In recent years, city workers in Chengdu, China were filmed spraying the yellow grass along the roadsides a fluorescent green. They used a dye called Top Green Turf Greening Agent, which, according to its maker, is nontoxic and especially popular with cities in northwestern China.

In today’s reading, Peter acted in a way as fake as this “green grass.” He had visited Antioch and shared a meal with Gentile believers (v. 12). In other words, he hadn’t kept kosher or followed the Law’s dietary restrictions. But when Jewish believers from the “circumcision group” arrived, he changed his practices, fearful of potential criticism, and led others astray as well (v. 13). He wrongly chose legalism or fear above his freedom in Christ.

Paul boldly and publicly confronted Peter about this hypocrisy and unfaithfulness to the gospel (v. 11). 

The word hypocrite literally meant “play-actor.” Peter had been living “like a Gentile,” that is, as a person not under the Law. Why, then, was he now pretending or play-acting and “forc[ing] Gentiles to follow Jewish customs?” (v. 14). Peter accepted this correction and did not hold a grudge, as shown in his later support for Paul and against the Judaizers at the Jerusalem Council. As he said there: “We believe it is through the grace of our Lord Jesus Christ that we [Jews] are saved, just as they [Gentiles] are” (Acts 15:7–11).

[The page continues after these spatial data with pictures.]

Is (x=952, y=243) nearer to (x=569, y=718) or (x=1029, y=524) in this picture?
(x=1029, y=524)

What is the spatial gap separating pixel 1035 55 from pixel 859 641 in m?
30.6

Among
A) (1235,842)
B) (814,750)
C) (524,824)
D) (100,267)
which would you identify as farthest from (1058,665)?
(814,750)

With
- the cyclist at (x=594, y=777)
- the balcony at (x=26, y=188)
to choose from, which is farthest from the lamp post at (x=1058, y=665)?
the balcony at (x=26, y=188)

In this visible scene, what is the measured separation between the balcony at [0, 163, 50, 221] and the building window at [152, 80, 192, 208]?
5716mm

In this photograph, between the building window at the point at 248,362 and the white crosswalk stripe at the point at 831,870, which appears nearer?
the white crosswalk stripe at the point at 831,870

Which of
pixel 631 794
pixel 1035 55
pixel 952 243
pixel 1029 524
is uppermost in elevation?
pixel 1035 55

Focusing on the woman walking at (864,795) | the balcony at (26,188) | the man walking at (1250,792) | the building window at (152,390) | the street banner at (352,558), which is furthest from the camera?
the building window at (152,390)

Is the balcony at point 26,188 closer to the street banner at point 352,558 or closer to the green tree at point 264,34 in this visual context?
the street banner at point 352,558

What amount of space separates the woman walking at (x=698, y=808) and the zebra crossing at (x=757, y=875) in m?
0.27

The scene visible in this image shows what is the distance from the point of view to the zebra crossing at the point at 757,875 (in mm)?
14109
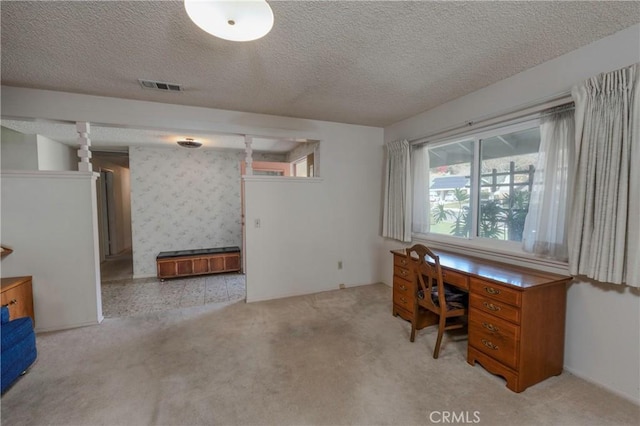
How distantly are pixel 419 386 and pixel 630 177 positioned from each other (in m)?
1.92

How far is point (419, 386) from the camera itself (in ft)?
6.38

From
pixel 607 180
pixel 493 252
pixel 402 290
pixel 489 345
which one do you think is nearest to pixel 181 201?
pixel 402 290

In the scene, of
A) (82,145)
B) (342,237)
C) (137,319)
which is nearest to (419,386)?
(342,237)

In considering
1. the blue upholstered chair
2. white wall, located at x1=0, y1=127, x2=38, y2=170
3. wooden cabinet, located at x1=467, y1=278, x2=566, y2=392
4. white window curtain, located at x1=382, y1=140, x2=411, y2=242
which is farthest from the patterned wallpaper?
wooden cabinet, located at x1=467, y1=278, x2=566, y2=392

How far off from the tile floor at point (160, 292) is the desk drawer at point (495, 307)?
2795 millimetres

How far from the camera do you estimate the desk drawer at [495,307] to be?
6.16ft

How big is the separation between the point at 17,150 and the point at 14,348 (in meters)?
3.36

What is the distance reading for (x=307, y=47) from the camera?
1960 mm

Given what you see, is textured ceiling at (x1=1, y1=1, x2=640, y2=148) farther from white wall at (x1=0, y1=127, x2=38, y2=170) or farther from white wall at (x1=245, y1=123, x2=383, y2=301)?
white wall at (x1=0, y1=127, x2=38, y2=170)

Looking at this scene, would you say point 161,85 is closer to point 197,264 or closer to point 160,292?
point 160,292

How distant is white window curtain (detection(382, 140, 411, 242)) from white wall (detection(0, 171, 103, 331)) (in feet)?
11.5

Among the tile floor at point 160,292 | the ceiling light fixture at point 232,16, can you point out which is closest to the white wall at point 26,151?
the tile floor at point 160,292

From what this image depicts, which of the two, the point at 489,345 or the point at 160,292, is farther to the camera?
the point at 160,292

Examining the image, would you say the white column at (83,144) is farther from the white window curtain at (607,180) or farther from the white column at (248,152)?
the white window curtain at (607,180)
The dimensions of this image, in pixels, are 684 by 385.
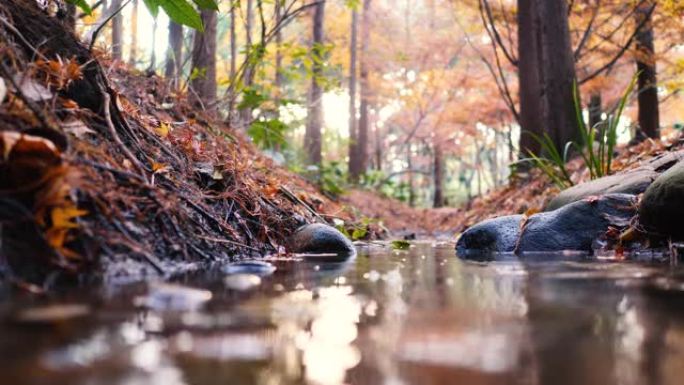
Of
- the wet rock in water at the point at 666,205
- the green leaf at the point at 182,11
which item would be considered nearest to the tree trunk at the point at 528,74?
the wet rock in water at the point at 666,205

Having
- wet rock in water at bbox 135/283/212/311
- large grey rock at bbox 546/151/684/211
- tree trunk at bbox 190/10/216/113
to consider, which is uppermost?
tree trunk at bbox 190/10/216/113

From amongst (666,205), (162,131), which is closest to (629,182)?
(666,205)

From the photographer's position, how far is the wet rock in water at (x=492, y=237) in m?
3.52

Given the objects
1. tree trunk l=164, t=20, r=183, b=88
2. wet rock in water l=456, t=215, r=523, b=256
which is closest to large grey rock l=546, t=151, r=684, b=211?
wet rock in water l=456, t=215, r=523, b=256

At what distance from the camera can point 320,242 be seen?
3.15 meters

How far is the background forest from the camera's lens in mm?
5738

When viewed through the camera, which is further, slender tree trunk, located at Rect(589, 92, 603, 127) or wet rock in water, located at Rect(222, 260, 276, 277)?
slender tree trunk, located at Rect(589, 92, 603, 127)

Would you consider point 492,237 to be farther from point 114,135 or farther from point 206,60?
point 206,60

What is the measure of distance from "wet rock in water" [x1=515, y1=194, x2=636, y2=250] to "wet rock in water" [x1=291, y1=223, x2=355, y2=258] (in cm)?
105

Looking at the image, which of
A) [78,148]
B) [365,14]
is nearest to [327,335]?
[78,148]

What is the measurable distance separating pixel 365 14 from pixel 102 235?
18594 millimetres

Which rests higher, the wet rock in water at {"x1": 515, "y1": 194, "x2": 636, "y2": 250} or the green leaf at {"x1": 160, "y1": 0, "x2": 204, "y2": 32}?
the green leaf at {"x1": 160, "y1": 0, "x2": 204, "y2": 32}

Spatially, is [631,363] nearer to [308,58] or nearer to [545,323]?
[545,323]

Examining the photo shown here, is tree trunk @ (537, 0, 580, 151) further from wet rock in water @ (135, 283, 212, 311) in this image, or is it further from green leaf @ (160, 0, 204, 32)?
wet rock in water @ (135, 283, 212, 311)
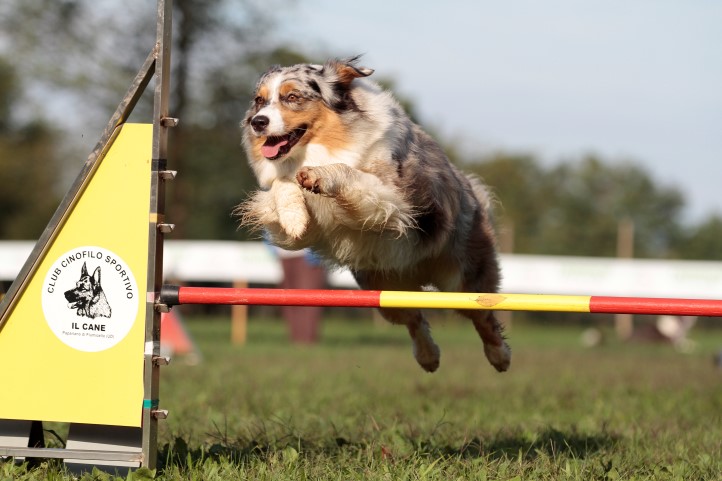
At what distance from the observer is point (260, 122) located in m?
4.58

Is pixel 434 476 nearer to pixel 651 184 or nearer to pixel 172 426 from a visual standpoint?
pixel 172 426

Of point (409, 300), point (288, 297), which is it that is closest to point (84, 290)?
point (288, 297)

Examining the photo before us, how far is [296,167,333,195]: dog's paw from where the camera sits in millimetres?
4293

In the epistle to the Galatians, this incident is a kind of narrative climax and proof of Paul’s status as a genuine apostle and a minister of the genuine gospel. If Paul could correct Peter, then he must be equal to him as a fellow apostle. If Peter accepted the correction as deserved, then the gospel Paul preached must be the same as the one Peter believed.

Apply the Word

The gospel is for all people, not only for one race or ethnicity (see Matt. 28:19; Acts 11:26). Our faith has always been multiethnic and multicultural. If your church is comprised mostly of one ethnicity, consider how you might share worship with a church filled with people different from you, with whom you’ll be worshiping in eternity (Rev. 5:9–10).